In our world, professional seafarers do a 3-hour course on “Personal Safety and Social Responsibility.” If you’re fortunate enough to have never done the course, it includes such gems as:
- Wash regularly, and brush your teeth after meals
- Do as you’re told, and use personal protective equipment
- If you have a problem with another crew member, talk to them over a coffee. If that doesn’t work, follow the guidance in your ship’s procedures.
Early in my career, I found myself at knife point after a disagreement over how many coats of paint to put on something or other. At the time, I was incredulous. “Sit down and talk it out over coffee,” seemed just as impossible as, “Call an officer, and they’ll sort it out.” At some point in my career, the situation no longer seemed strange. That should have been a warning.
We’d just arrived, and were securing mooring lines. Looking over the side of the ship, I signalled my AB (deckhand) to heave a line tight. Nothing happened. I turned around.
My usually unflappable AB held the CO by the throat.
The AB stated, very calmly, his tone even, “If you call me a useless black c%#t one more time, I’ll come to your cabin, rip your balls off, and shove them down your throat. Do you understand?”
At the CO’s terrified nod, the AB shoved him across the deck, turned back to me, and said, “Sorry, Nic. Was that heave away?”
I nodded mutely, and we finished securing the mooring lines. That CO left the ship. Maybe he learned from the experience; knowing him, I’m almost certain he didn’t.
More than once, on miserable ships during long night watches, I’ve contemplated murder. It’s easy to arrange an accident on a ship. If you have a bad boss at the office, you can walk away, go home in the evening. In most cases, you don’t have to live with them for months on end, with no escape, and no outside support. So far, my plans have stayed in the realm of fantasy.
The usually grumpy ship’s agent came up our gangway, laughing. He’d just come from the ship astern of us. On arrival, they’d reported two crew members missing, presumed lost overboard during a storm. When the crew opened the hatches in preparation for cargo operations, they found the two bodies down a booby hatch (access hatch) with stab wounds in their backs. The agent’s laughter was because the police had, “…decided to treat the deaths as suspicious.”

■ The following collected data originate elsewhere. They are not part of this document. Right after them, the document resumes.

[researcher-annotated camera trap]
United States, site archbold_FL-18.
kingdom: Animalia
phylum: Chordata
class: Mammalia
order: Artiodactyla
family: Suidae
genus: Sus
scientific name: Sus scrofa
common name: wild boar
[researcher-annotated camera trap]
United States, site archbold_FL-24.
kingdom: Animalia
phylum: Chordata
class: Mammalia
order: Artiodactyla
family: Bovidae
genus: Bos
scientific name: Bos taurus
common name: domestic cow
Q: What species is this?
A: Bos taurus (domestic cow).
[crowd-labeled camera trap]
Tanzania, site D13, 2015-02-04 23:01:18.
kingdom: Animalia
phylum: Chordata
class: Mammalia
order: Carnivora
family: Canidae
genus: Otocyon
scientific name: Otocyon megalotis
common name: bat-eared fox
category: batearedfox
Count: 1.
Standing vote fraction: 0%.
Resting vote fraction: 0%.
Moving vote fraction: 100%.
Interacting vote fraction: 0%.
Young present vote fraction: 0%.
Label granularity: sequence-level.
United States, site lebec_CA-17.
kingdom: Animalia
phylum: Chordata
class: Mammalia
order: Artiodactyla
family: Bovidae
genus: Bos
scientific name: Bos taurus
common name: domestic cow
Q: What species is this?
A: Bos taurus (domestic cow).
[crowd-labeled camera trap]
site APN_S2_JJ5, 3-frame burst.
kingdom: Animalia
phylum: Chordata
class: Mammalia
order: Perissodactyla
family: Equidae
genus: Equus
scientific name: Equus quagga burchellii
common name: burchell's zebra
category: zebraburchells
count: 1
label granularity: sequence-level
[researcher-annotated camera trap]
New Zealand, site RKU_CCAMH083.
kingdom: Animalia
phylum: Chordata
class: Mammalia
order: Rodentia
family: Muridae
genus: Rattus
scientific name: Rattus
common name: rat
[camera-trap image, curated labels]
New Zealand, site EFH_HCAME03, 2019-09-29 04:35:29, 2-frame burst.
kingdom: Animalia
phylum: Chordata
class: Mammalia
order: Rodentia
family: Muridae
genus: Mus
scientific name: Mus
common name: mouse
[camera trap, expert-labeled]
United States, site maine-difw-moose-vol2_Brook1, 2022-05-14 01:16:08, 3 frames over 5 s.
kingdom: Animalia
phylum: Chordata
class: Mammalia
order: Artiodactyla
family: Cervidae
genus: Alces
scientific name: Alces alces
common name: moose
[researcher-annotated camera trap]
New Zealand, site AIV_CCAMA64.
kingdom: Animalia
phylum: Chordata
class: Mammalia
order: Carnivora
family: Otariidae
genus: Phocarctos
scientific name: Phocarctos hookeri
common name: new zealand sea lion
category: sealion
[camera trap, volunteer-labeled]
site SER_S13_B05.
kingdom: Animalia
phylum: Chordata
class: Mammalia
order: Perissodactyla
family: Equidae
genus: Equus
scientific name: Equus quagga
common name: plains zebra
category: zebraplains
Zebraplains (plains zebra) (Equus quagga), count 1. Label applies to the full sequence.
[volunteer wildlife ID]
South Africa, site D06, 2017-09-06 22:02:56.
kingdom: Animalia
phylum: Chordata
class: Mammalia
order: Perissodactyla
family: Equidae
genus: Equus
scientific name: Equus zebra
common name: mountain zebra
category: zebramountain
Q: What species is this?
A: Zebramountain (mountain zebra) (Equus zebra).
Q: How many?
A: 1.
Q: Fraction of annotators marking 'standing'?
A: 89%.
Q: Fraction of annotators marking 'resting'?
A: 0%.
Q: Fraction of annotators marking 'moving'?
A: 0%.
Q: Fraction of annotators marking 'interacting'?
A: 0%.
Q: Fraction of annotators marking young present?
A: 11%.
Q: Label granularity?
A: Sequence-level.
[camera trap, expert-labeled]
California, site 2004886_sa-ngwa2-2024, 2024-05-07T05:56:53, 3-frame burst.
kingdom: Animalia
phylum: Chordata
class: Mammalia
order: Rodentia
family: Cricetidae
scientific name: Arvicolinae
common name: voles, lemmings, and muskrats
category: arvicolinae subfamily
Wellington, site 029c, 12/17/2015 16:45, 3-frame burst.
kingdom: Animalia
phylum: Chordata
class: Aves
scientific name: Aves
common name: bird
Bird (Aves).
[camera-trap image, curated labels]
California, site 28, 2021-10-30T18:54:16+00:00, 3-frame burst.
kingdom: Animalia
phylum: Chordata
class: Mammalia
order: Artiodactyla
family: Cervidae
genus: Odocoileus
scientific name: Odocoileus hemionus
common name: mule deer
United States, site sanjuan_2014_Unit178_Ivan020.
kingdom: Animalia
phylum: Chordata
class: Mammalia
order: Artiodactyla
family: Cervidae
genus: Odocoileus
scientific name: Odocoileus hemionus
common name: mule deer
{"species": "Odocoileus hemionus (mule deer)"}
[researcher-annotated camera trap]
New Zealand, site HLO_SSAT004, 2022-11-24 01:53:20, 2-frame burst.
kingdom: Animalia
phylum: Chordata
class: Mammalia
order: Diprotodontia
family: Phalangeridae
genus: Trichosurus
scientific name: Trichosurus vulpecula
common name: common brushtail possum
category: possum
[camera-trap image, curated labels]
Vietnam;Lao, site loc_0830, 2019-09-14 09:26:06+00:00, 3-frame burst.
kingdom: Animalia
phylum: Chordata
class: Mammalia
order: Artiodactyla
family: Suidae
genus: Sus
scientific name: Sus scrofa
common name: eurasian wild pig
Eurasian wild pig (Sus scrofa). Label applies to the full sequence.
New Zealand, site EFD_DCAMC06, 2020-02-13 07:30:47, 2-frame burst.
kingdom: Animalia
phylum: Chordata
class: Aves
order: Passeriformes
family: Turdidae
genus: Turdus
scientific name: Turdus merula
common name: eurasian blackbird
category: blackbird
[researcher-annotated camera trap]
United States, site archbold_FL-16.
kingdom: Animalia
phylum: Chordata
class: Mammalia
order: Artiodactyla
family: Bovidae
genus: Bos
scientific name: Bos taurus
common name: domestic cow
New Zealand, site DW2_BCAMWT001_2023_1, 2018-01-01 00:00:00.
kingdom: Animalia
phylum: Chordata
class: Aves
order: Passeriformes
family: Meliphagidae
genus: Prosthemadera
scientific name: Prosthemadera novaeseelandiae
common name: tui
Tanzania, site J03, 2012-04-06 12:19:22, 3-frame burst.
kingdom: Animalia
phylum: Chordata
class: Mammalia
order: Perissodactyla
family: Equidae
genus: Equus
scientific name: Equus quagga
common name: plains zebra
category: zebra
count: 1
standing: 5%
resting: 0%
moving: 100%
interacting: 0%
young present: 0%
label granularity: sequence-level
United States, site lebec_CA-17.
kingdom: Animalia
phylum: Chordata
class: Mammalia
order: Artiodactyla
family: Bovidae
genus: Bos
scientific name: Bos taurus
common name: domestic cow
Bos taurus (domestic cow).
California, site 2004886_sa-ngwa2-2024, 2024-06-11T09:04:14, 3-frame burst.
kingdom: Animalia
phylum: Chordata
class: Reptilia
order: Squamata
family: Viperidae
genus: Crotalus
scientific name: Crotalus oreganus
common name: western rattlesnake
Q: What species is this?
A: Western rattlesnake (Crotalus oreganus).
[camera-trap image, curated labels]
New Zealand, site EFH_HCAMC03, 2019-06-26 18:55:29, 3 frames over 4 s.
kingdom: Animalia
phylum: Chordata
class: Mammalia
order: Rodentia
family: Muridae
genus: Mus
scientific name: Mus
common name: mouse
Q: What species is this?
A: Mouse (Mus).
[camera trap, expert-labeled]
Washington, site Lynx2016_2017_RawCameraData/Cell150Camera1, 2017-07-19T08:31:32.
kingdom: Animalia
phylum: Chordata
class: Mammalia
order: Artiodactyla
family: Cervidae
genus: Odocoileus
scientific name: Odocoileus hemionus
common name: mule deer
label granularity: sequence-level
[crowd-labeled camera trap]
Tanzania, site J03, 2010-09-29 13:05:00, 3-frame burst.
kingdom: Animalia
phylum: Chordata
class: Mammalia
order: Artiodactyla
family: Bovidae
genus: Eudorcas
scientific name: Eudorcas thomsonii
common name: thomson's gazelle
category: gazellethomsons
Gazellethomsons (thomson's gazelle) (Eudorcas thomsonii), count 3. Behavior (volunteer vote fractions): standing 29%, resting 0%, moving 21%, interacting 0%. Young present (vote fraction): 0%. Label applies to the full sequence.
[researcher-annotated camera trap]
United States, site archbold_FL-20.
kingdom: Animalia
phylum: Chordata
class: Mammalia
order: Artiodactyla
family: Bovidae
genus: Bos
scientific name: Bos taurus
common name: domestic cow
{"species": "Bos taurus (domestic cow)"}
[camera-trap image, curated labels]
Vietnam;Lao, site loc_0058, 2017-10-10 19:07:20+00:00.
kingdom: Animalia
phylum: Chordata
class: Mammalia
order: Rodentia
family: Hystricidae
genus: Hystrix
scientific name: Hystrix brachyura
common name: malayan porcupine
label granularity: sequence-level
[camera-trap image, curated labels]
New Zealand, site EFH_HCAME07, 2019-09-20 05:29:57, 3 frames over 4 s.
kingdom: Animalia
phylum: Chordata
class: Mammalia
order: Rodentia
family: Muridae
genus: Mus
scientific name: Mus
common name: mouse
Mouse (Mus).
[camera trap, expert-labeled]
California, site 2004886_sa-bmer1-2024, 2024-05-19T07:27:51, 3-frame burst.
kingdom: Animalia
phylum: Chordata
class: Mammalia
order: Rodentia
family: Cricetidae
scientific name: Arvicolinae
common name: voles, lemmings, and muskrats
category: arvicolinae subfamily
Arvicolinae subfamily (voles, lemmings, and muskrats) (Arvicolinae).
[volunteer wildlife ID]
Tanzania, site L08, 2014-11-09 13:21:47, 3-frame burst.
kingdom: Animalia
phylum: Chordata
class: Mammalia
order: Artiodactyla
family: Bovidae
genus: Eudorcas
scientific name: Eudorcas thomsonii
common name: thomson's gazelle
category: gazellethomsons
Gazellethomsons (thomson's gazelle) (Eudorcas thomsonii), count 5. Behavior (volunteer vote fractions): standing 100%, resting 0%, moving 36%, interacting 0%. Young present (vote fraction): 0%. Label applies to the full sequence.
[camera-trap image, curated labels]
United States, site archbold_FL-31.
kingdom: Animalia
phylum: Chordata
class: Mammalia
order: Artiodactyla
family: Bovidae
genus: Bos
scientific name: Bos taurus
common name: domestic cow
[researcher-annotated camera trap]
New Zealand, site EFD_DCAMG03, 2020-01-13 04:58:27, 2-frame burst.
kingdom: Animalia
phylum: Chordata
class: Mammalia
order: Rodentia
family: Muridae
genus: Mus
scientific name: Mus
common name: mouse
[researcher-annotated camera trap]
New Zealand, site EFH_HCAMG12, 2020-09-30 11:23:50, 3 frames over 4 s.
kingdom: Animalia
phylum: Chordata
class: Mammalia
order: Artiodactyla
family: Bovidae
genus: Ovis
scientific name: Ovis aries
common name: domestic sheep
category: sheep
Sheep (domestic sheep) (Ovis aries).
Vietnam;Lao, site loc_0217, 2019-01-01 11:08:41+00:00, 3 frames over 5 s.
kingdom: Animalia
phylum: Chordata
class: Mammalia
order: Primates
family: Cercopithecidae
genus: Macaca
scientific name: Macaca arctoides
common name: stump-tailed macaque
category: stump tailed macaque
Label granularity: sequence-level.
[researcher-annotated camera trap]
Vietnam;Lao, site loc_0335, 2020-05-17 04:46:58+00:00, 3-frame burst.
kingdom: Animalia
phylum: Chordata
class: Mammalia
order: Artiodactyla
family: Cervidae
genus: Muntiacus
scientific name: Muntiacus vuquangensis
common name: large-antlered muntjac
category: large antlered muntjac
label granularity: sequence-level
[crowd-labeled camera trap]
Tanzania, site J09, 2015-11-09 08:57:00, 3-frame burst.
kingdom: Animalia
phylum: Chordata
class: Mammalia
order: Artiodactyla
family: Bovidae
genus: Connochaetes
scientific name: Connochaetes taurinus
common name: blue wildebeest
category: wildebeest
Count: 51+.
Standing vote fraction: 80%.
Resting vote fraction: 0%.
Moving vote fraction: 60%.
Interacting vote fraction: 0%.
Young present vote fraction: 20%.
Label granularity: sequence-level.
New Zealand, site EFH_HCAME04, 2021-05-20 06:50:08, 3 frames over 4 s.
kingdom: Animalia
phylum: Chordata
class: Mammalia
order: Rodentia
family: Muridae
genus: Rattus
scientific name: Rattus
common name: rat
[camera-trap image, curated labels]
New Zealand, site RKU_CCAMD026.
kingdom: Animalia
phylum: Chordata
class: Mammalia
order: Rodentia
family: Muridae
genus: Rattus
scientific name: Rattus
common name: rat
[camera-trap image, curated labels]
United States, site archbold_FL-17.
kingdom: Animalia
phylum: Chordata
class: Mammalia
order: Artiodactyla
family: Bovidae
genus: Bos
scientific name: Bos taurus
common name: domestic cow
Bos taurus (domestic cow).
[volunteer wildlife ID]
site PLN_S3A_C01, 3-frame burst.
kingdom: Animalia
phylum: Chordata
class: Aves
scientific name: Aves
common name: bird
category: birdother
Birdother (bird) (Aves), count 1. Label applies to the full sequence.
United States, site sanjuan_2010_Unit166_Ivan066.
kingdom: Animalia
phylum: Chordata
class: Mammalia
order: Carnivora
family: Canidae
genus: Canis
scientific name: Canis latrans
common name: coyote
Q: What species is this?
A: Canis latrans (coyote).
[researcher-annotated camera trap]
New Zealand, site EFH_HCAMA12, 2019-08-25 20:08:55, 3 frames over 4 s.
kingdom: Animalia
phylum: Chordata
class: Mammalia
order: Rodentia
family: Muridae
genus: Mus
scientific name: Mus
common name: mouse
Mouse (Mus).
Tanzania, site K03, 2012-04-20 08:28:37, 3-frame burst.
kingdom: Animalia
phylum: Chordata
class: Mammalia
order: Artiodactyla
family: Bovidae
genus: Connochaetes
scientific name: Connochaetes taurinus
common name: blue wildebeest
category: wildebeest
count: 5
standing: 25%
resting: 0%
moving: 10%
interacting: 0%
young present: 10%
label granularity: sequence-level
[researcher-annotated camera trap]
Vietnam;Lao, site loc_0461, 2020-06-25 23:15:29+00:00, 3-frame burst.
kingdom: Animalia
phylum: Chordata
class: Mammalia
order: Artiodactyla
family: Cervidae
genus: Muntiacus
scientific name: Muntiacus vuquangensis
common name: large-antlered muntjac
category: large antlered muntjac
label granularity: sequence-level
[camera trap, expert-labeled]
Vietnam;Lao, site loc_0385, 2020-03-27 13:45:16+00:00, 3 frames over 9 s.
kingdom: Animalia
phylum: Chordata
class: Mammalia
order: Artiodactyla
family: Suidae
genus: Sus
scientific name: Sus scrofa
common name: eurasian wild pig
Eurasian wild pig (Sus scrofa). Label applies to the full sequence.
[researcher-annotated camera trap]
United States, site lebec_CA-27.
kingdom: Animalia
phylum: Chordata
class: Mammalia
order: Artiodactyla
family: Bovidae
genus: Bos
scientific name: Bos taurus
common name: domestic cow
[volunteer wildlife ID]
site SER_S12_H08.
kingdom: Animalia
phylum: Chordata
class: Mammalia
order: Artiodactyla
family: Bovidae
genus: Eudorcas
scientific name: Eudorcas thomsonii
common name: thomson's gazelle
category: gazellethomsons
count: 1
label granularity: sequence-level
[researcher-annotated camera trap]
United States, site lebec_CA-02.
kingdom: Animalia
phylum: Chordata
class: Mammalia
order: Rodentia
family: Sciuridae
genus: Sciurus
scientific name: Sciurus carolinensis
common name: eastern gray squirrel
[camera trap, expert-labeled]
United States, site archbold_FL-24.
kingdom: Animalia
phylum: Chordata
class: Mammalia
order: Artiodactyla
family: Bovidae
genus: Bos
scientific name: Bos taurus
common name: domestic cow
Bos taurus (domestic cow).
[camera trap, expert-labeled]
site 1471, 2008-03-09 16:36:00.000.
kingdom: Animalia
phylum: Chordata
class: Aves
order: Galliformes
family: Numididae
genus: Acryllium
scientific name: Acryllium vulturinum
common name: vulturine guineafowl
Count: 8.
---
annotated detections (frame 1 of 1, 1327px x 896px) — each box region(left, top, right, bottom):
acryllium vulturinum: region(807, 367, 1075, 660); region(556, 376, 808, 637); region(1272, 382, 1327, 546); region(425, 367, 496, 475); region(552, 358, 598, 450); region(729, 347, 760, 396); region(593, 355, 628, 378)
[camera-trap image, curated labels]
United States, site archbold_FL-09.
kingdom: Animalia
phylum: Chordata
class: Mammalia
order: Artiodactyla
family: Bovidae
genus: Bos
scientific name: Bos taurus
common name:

When this was discussed in our mess room over dinner, the unanimous response was that the murderer was an idiot: if he’d thrown the bodies overboard during the storm, it would barely have been investigated. To the best of my knowledge, no-one was charged with the murders.
The Sage Sagittarius is famous–or infamous. There were three suspicious deaths on board the ship, including the superintendent who was sent to investigate the first two deaths, yet no-one was ever charged. Sometimes, such as in the case of Akhona Gevezaeven , even the investigation is questionable.
Which country should be responsible for the investigation? The country in which the murder occurred? The flag state? The missing seafarer’s country? The authorities at the next port? It’s very easy to pass the buck around and, in the end, who ashore really cares about a (generally foreign) seafarer? As long as your Amazon orders arrive in time for Christmas, seafarers don’t matter. As long as you don’t know–or don’t care–nothing will change.